Objectif |
Recopiez le passage de l'extrait sur le digestat qui commence par « Composition en matière » et va jusqu'à « les plantes (minéralisation). », en renommant « champignons » en « actinomycètes ».

Extrait |
= = = = = = =

Digestat

Le digestat est le résidu de la méthanisation.
Selon sa composition et sa texture, il peut être utilisé en tant que fertilisant de type II (pour la phase liquide), amendement (pour la phase solide) ou encore être composté.
L'épendage du digestat est décrit dans une page spécifique :
Les digestats de méthanisation et leurs intérêts agronomiques
Principes de la formation du digestat et principales caractéristiques

Au cours de la méthanisation, différentes familles de bactéries anaérobies dégradent des chaînes organiques complexes en éléments simples. Les quatre étapes de cette dégradation - l’hydrolyse, l’acidogénèse, l’acétogénèse et la méthanogénèse (voir Figure 1.1), se déroulent en même temps dans le digesteur, la plupart du temps en conditions mésophiles (35-40°C) et avec un temps de séjour du substrat de 40 à 60 jours.
Au cours de la digestion, environ deux tiers de la matière organique biodégradable sont transformés en biogaz (composé de CH4 et de CO2).
Au terme de ce processus, les matières organiques résiduelles, les minéraux dissous et l’eau constituent le digestat (voir Figure 1.2). Il est stocké dans une fosse, directement reliée au digesteur.
⚠️La composition du digestat dépend des matières entrantes, des procédés de digestion ainsi que de la présence éventuelle de post-traitement.

Les propriétés agronomiques des digestats
Les digestats bruts
Caractéristiques générales
Par rapport au substrat dont il est issu, un digestat a les propriétés suivantes :
- le pH est plus élevé (basique) ;
- le taux d’azote minéralisé (sous forme NH4+) par rapport au N total est plus élevé ;
- le rapport C/N est plus faible ;
- le taux de matière sèche est plus faible.
Composition en matière organique et valeur amendante
Dans le digestat, la matière organique se trouve sous trois formes (voir Figure 1.2) :
- une matière organique biodégradable (ou labile), fortement minéralisable, constituée de sucres solubles et d’une partie de l’hémicellulose. Cette fraction de matière organique sert d’énergie et de sources d’éléments nutritifs pour les bactéries et vers de terre du sol ;
- une matière organique peu biodégradable (ou stable), constituée de lignine et de cellulose. Cette fraction de matière organique est décomposée principalement par les champignons. Elle est un précurseur de matière humifère et améliore ainsi le complexe argilo-humique ;
- la matière organique vivante constituée de microorganismes qui transforment et stockent les éléments organiques en éléments minéraux accessibles pour les plantes (minéralisation).
Seule une partie de la matière organique fraîche des substrats (environ ⅔) est transformée en biogaz. Le taux de dégradation de cette matière organique fraîche dépend de la nature des intrants, du temps de séjour et de la technologie employée.
La fraction ligneuse (stable) n’est pas attaquée par les bactéries du digestat. Le potentiel d’humification du digestat est donc inchangé par rapport aux substrats dont il est issu. Lorsque le digestat est épandu, cette matière organique stable peut s’associer à l’argile des sols et renforcer ainsi le complexe argilo-humique du sol, essentiel pour la rétention d’eau et de nombreux éléments nutritifs. Par ailleurs l’activité biologique du sol serait améliorée, ainsi que la porosité du sol.

= = = = = = =

[Éléments issus d'une source de données]
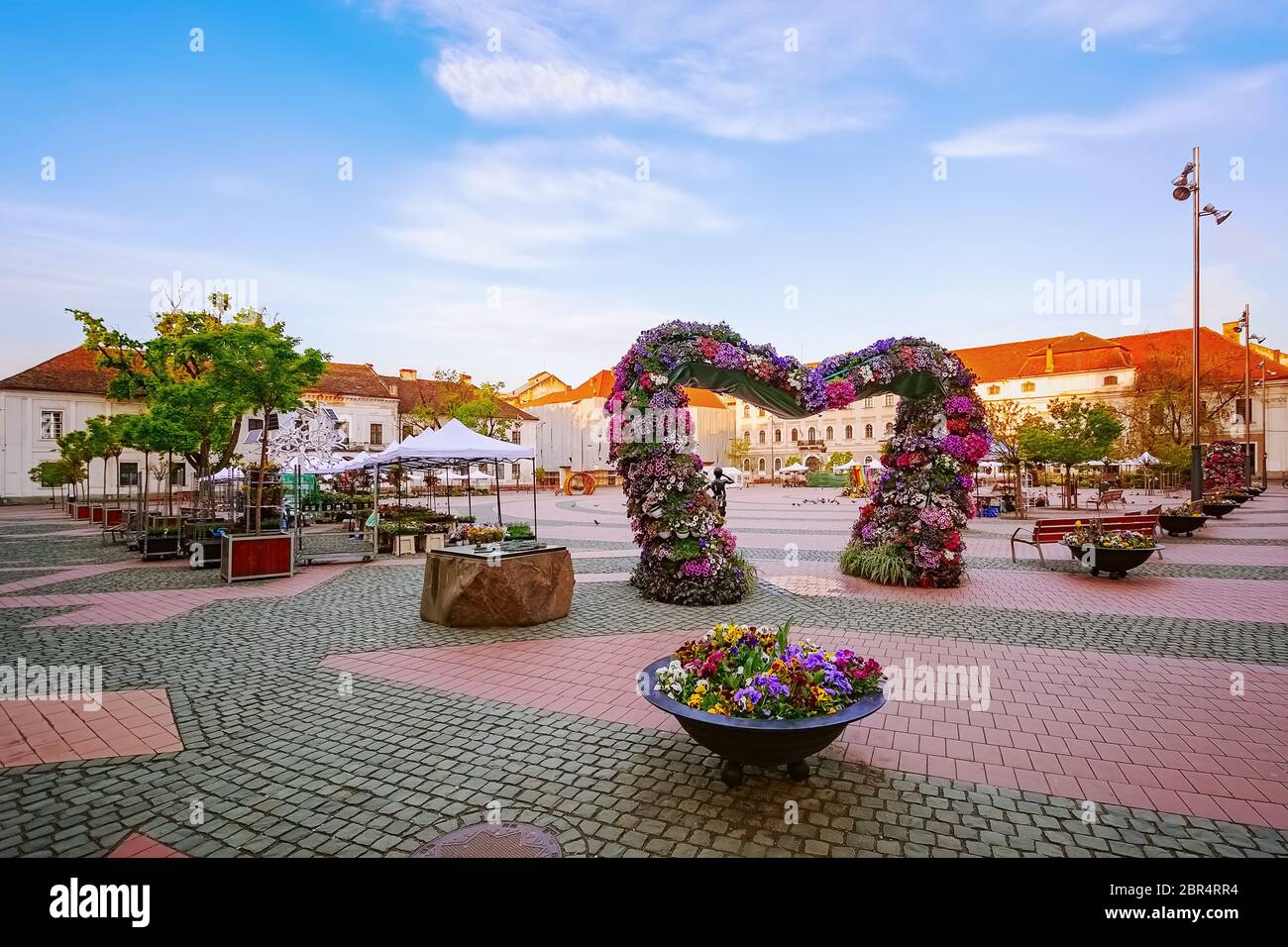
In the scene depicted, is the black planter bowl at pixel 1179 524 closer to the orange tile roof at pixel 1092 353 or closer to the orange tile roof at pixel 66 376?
the orange tile roof at pixel 1092 353

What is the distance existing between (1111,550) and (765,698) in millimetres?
10103

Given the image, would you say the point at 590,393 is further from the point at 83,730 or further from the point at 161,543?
the point at 83,730

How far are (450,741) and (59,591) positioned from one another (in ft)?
33.5

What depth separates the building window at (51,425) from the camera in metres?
39.7

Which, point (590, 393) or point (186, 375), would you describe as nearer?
point (186, 375)

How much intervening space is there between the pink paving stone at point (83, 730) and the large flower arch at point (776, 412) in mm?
6183

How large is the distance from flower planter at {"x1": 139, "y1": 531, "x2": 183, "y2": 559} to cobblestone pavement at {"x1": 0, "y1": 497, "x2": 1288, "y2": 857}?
18.2 feet

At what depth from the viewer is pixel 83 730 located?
4.85m

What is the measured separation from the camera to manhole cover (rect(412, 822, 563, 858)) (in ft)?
10.5

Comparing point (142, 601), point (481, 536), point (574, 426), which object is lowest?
point (142, 601)

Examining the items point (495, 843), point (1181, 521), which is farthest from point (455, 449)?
point (1181, 521)
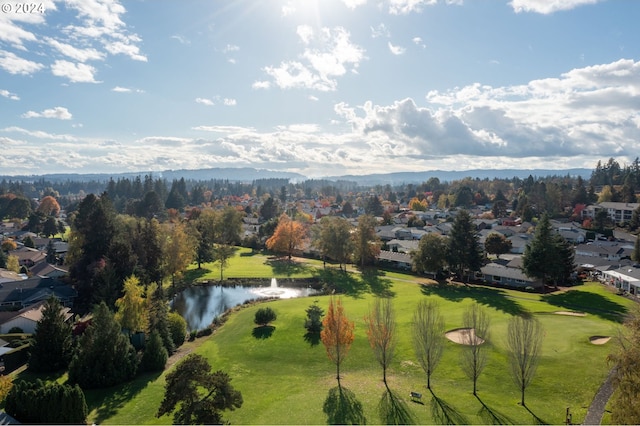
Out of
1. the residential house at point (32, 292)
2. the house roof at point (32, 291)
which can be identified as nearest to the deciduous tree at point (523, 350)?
the residential house at point (32, 292)

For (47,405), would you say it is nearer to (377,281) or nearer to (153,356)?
(153,356)

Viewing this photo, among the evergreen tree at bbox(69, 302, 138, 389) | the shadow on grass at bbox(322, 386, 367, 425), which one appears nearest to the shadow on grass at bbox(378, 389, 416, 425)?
the shadow on grass at bbox(322, 386, 367, 425)

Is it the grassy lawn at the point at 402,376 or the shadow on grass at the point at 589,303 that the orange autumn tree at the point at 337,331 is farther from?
the shadow on grass at the point at 589,303

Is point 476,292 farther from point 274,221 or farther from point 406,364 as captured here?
point 274,221

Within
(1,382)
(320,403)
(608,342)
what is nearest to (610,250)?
(608,342)

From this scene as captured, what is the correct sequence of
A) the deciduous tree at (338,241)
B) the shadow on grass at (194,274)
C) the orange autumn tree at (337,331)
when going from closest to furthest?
the orange autumn tree at (337,331) → the shadow on grass at (194,274) → the deciduous tree at (338,241)
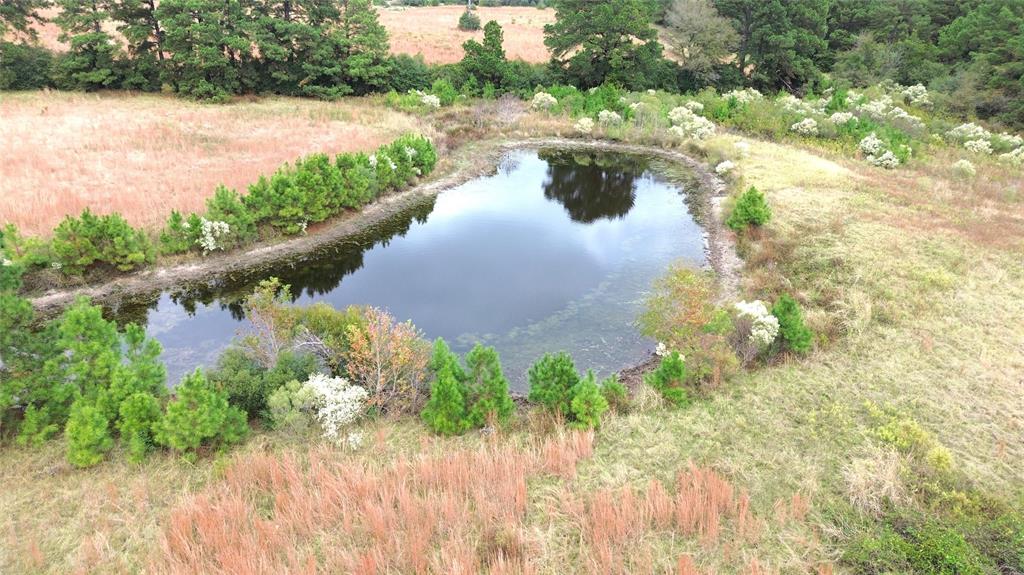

= = = = = = =

Corrigé |
Composition en matière organique et valeur amendante
Dans le digestat, la matière organique se trouve sous trois formes (voir Figure 1.2) :
- une matière organique biodégradable (ou labile), fortement minéralisable, constituée de sucres solubles et d’une partie de l’hémicellulose. Cette fraction de matière organique sert d’énergie et de sources d’éléments nutritifs pour les bactéries et vers de terre du sol ;
- une matière organique peu biodégradable (ou stable), constituée de lignine et de cellulose. Cette fraction de matière organique est décomposée principalement par les actinomycètes. Elle est un précurseur de matière humifère et améliore ainsi le complexe argilo-humique ;
- la matière organique vivante constituée de microorganismes qui transforment et stockent les éléments organiques en éléments minéraux accessibles pour les plantes (minéralisation).